2) Homestead Creek Walk: a wonderful 4-5hr loop (steep at times) passing Thaaklatjika (Wrights Cave) full of paintings, stencils and engravings, The Rockpools, Homestead Gorge and the Byngnano Range.
3) Old Coach Road Drive: This old mail coach road finishes at a wonderful picnic spot and walking trail of about 3kms will lead the visitor past Wana Karnu (Boomerang Rock) and the majestic Split Rock.
The main physical feature of the park is the mulga covered Byngnano Range with its colourful gorges, rock pools and River-Gum lined creek beds. Scattered among the caves and overhangs are galleries of Aboriginal rock art and engravings.
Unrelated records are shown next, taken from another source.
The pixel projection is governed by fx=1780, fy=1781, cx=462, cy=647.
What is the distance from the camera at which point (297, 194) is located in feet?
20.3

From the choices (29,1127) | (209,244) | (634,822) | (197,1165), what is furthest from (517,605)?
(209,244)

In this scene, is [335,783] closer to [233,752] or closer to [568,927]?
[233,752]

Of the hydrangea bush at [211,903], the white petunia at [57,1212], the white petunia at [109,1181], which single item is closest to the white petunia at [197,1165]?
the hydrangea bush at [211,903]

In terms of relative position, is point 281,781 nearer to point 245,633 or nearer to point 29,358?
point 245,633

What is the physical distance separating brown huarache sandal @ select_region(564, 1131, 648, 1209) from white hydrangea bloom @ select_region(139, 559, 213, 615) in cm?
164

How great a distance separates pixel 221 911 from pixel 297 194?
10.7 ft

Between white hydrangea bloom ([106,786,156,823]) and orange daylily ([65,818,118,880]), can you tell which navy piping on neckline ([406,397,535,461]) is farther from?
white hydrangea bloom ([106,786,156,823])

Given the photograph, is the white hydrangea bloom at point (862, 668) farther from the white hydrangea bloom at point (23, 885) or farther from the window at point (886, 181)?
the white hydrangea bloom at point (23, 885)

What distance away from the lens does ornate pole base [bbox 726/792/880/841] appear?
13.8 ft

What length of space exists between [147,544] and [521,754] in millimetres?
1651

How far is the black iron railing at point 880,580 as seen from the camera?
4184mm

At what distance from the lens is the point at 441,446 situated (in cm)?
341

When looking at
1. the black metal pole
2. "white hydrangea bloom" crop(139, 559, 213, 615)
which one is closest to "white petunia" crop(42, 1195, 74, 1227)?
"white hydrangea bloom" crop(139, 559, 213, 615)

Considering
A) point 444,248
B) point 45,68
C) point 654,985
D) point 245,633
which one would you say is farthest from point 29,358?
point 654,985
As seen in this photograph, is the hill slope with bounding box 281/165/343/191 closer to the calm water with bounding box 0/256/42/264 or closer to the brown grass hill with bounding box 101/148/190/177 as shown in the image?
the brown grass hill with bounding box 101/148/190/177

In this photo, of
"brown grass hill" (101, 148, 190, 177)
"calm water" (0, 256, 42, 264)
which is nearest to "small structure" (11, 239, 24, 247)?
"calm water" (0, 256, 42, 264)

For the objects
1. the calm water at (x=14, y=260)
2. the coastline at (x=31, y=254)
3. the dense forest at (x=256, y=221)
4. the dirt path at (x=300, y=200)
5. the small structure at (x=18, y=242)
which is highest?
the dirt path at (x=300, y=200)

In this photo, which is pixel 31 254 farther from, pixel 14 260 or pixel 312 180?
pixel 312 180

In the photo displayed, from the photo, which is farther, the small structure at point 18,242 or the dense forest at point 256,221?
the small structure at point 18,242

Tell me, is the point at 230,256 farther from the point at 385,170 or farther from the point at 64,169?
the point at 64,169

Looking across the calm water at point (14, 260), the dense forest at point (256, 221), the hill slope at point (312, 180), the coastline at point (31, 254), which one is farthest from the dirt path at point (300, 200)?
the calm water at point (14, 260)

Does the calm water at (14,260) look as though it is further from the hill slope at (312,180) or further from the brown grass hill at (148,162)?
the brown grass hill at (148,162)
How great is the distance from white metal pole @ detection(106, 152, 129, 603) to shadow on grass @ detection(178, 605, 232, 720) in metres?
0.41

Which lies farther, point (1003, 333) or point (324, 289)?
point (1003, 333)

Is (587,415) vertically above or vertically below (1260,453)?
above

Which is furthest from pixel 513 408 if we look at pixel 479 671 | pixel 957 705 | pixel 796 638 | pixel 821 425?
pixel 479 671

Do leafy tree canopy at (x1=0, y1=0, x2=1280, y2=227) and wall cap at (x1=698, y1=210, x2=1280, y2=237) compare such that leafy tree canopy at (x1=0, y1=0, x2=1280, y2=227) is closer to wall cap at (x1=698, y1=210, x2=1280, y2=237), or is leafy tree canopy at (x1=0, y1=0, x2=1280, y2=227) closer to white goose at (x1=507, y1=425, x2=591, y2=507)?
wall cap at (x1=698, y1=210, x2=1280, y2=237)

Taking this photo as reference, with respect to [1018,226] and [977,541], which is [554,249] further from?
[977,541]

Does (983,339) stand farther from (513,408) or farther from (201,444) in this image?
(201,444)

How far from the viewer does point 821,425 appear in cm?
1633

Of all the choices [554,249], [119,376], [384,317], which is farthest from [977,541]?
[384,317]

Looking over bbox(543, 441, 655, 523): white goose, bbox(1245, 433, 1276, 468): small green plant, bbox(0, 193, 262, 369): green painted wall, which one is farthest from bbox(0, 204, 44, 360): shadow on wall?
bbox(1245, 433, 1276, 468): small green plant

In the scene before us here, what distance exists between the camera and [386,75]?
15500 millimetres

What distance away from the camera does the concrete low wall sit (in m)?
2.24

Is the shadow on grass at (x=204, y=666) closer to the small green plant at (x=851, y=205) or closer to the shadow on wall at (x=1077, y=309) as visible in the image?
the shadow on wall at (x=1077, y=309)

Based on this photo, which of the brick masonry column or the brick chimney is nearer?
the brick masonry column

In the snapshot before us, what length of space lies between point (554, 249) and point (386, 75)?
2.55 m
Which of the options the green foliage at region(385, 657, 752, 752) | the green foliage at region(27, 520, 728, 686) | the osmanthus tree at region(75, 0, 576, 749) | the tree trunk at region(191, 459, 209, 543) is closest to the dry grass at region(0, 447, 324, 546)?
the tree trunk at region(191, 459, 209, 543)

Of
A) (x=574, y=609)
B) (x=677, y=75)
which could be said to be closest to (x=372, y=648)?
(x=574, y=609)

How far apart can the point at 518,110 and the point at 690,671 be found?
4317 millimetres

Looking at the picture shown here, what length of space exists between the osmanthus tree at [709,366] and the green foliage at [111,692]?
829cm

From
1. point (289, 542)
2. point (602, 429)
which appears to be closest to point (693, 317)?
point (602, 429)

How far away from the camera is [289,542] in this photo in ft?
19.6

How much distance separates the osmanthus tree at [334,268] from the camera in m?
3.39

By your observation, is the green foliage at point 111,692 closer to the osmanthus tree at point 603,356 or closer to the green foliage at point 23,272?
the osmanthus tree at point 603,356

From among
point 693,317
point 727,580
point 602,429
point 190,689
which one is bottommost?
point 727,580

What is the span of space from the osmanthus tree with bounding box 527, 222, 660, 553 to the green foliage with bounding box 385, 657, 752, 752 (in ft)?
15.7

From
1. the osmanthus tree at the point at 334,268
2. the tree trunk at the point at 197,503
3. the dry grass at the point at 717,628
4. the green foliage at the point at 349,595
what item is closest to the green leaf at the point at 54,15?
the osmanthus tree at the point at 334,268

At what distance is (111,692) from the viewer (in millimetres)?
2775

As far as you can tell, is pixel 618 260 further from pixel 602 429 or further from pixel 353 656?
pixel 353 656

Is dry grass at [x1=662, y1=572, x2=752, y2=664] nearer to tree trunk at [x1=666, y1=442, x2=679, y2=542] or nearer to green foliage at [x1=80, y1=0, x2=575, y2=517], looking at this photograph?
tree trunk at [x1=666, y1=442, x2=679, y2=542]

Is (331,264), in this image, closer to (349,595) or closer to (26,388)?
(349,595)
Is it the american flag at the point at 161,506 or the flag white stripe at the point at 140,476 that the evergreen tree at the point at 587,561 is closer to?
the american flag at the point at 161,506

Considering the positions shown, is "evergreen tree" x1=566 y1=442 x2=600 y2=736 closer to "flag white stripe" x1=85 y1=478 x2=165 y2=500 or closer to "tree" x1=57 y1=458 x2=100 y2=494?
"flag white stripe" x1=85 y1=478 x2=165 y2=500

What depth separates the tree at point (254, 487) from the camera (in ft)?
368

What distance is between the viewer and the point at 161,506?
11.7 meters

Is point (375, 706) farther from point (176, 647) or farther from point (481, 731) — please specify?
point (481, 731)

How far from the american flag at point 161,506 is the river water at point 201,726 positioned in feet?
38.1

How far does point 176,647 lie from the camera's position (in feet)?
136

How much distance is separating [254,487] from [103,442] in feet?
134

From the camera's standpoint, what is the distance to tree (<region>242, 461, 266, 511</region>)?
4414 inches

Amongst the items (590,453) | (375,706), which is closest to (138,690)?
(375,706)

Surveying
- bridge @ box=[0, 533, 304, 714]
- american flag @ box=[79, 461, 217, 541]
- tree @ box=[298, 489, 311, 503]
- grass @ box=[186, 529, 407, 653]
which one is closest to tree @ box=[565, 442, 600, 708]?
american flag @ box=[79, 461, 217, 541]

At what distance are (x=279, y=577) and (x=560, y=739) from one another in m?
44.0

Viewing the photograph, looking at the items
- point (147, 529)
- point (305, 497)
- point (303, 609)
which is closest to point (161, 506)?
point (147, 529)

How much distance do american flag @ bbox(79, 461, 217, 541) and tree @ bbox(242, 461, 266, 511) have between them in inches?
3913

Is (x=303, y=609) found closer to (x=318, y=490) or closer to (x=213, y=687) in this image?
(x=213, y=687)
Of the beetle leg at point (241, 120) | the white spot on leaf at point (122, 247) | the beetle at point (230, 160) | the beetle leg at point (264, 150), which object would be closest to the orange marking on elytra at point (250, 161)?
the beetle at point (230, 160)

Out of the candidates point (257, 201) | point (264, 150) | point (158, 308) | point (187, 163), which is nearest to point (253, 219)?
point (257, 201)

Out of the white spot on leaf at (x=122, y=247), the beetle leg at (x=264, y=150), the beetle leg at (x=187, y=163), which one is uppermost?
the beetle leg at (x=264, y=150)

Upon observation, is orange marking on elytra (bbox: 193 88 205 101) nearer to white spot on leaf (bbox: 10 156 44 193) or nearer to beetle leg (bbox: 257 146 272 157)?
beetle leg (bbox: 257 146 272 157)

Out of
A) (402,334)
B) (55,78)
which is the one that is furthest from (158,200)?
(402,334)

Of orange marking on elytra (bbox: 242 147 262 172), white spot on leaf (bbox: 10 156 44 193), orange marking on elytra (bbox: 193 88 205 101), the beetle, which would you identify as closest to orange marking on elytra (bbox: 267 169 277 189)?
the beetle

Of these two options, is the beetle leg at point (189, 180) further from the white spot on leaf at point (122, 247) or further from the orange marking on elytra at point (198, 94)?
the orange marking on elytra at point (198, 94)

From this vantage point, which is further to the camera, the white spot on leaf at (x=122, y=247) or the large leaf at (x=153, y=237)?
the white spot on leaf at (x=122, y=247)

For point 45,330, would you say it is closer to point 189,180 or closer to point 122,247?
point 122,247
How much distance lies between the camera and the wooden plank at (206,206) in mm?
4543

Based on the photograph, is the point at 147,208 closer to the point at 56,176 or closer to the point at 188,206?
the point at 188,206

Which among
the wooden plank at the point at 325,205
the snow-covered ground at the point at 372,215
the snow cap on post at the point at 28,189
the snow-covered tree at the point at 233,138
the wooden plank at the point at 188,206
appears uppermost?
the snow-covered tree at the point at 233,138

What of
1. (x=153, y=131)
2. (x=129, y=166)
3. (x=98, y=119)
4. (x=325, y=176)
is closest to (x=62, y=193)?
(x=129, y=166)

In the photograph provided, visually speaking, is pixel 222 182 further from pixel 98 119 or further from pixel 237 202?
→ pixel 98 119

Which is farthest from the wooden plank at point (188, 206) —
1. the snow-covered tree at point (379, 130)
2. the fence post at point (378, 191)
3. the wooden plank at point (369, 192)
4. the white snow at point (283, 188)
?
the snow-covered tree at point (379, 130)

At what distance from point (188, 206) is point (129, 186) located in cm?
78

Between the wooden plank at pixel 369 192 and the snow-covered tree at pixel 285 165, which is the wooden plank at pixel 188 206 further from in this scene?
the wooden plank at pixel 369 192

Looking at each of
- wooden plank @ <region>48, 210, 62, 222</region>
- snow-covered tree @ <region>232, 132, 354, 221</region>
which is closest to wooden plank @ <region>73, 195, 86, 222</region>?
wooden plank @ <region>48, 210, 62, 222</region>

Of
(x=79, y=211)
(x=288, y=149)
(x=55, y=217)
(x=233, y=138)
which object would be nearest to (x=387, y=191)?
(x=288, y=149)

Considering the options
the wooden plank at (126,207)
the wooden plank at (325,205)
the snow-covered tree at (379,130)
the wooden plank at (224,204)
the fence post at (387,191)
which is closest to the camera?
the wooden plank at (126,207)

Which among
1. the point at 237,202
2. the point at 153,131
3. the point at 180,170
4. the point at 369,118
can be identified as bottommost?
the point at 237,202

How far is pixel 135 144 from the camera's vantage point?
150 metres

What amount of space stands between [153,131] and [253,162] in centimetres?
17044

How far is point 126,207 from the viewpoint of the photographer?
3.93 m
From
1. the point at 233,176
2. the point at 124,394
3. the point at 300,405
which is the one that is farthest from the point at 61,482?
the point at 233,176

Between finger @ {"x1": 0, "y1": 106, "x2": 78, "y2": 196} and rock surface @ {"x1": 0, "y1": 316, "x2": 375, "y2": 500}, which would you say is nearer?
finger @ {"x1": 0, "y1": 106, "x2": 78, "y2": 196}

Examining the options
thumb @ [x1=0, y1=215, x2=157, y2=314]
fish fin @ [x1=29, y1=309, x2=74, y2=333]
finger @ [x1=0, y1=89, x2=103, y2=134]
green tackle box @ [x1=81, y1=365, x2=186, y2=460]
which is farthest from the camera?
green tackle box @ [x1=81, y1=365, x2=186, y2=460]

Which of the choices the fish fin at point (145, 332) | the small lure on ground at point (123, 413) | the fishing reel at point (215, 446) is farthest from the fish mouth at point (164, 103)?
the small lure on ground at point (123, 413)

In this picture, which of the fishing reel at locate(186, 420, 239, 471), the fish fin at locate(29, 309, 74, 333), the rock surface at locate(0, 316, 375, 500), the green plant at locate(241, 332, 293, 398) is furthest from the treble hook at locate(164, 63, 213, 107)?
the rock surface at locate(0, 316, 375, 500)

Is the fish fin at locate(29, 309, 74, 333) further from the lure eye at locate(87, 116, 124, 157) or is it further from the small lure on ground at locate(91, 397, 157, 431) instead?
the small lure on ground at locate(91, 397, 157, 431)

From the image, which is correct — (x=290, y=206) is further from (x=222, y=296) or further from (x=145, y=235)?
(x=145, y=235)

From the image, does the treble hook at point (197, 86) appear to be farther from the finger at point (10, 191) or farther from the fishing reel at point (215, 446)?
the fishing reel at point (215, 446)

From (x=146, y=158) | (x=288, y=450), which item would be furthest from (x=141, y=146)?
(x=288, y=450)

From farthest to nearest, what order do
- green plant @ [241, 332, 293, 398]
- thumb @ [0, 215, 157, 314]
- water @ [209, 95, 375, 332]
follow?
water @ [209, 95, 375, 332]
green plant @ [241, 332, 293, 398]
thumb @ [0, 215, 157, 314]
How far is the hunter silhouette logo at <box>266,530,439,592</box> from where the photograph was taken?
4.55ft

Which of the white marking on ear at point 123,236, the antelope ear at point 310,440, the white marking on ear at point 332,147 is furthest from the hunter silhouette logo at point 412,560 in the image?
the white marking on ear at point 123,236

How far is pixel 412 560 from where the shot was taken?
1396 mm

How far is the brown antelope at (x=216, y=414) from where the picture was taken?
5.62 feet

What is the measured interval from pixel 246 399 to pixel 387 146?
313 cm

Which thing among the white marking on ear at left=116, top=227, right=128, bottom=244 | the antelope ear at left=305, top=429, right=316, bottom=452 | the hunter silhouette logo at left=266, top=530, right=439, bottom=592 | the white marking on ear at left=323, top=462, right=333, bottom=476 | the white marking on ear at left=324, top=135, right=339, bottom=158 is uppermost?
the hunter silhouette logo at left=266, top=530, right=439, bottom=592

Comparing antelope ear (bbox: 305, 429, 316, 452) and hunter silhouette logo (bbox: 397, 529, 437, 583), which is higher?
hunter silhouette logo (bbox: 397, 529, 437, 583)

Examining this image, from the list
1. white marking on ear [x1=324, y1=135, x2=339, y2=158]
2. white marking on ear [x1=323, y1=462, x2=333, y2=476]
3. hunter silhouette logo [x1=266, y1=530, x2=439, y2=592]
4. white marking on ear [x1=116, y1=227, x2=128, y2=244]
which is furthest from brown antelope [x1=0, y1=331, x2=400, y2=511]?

Mutawintji NP is one of only a few reliable water sources in the whole area and as such it is a drawing point for fauna like Kangaroos, Emus, Wedge-tailed eagles, Peregrine Falcons, Corellas, Zebra Finches, Apostle Birds and the very rare Centralian Ranges Rock Skink
Mutawintji National Park is about 2 hrs drive (75km off the Barrier Highway) north-east of Broken Hill. (Dry weather road). Access from Wilcannia is via White Cliffs (75km sealed). The route to Mutawintji National Park via White Cliffs (155 km – about 2.5 hours unsealed) makes for a wonderful adventure to visit these two icons of Outback NSW.